We can set vert=0 to make a horizontal boxplot.

In [None]:
plt.boxplot(series, vert=0)
plt.show()

We can input a list of arrays.<br>
It will create multiple boxplots in parallel.

In [None]:
labels = ['Toyota', 'Ford', 'Dodge']
data = [df['Sales_in_thousands'][df['Manufacturer'] == label] for label in labels]

plt.boxplot(data, labels=labels)
plt.show()

# 7.0 Subplots

We can use plt.subplots() function to create a matrix of visualization.<br>
The matrix can be 1D or 2D.

Let's try 1D first.

In [None]:
fig, axs = plt.subplots(1, 3, figsize=(16, 4))

axs[0].scatter(df['Engine_size'], df['Horsepower'])
axs[1].hist(df['Sales_in_thousands'], bins=20)

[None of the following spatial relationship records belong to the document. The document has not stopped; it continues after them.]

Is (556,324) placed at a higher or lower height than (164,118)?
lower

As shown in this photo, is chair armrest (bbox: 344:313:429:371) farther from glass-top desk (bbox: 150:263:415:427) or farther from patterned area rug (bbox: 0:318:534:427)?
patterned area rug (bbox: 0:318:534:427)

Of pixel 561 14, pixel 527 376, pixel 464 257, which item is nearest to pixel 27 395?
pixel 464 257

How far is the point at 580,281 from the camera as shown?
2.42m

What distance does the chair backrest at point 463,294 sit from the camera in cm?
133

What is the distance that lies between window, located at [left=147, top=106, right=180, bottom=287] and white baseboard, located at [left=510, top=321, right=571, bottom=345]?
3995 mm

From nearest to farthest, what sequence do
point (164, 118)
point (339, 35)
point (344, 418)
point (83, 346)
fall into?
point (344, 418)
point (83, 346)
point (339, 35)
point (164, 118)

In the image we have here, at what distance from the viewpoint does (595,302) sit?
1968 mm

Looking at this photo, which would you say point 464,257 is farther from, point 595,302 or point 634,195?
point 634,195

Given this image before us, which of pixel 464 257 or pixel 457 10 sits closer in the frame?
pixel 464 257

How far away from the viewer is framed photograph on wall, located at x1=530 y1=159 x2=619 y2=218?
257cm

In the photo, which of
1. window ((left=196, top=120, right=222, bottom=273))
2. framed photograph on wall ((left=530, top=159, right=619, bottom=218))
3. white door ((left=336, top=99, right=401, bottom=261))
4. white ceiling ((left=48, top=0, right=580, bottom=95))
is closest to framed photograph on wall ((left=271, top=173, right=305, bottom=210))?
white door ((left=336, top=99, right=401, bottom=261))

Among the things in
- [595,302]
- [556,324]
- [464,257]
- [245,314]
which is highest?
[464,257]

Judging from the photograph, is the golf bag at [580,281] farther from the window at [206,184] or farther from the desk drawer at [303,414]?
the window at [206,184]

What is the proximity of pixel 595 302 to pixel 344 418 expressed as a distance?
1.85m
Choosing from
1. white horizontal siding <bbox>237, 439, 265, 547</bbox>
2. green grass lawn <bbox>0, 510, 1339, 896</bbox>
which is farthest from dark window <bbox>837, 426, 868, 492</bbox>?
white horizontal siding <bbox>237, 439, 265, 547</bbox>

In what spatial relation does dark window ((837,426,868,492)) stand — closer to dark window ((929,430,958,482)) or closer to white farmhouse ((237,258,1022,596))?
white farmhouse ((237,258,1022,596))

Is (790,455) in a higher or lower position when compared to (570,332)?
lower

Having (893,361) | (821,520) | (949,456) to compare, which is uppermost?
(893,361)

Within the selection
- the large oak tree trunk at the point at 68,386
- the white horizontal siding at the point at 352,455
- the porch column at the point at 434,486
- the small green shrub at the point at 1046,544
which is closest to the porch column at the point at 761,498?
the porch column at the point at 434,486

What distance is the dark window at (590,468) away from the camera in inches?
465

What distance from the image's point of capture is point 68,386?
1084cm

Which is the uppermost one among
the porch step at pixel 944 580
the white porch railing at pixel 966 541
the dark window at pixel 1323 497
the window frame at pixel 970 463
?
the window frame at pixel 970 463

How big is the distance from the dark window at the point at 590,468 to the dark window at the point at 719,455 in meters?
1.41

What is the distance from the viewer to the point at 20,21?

labels = ['Toyota', 'Ford', 'Dodge']
data = [df['Sales_in_thousands'][df['Manufacturer'] == label] for label in labels]
axs[2].boxplot(data, labels=labels)

plt.show()

In plt.subplots() function, the first integer input is the number of rows and the second integer input is the number of columns.<br>
You can imagine the subplots as a "list" of plots. It is subscriptable by the index.

Now, we can try another way.

In [None]:
fig, axs = plt.subplots(3, 1, figsize=(12, 9))

axs[0].scatter(df['Engine_size'], df['Horsepower'])
axs[1].hist(df['Sales_in_thousands'], bins=20)

labels = ['Toyota', 'Ford', 'Dodge']
data = [df['Sales_in_thousands'][df['Manufacturer'] == label] for label in labels]
axs[2].boxplot(data, labels=labels)

plt.show()

It works just the same, except it is transposed.

Now, let's try 2D.

In [None]:
fig, axs = plt.subplots(2, 2, figsize=(12, 9))

axs[0][0].scatter(x = df['Engine_size'], y = df['Horsepower'])
axs[0][1].hist(df['Sales_in_thousands'], bins=20)

series = df['Manufacturer'].value_counts()
values = series.iloc[:5]
labels = series.iloc[:5].index
axs[1][0].bar(labels, values)

labels = ['Toyota', 'Ford', 'Dodge']
data = [df['Sales_in_thousands'][df['Manufacturer'] == label] for label in labels]
axs[1][1].boxplot(data, labels=labels)

plt.show()

When we have a 2D visualization matrix, we need to input 2 indexes to set a plot.<br>
The first index is the row index and the second index is the column index.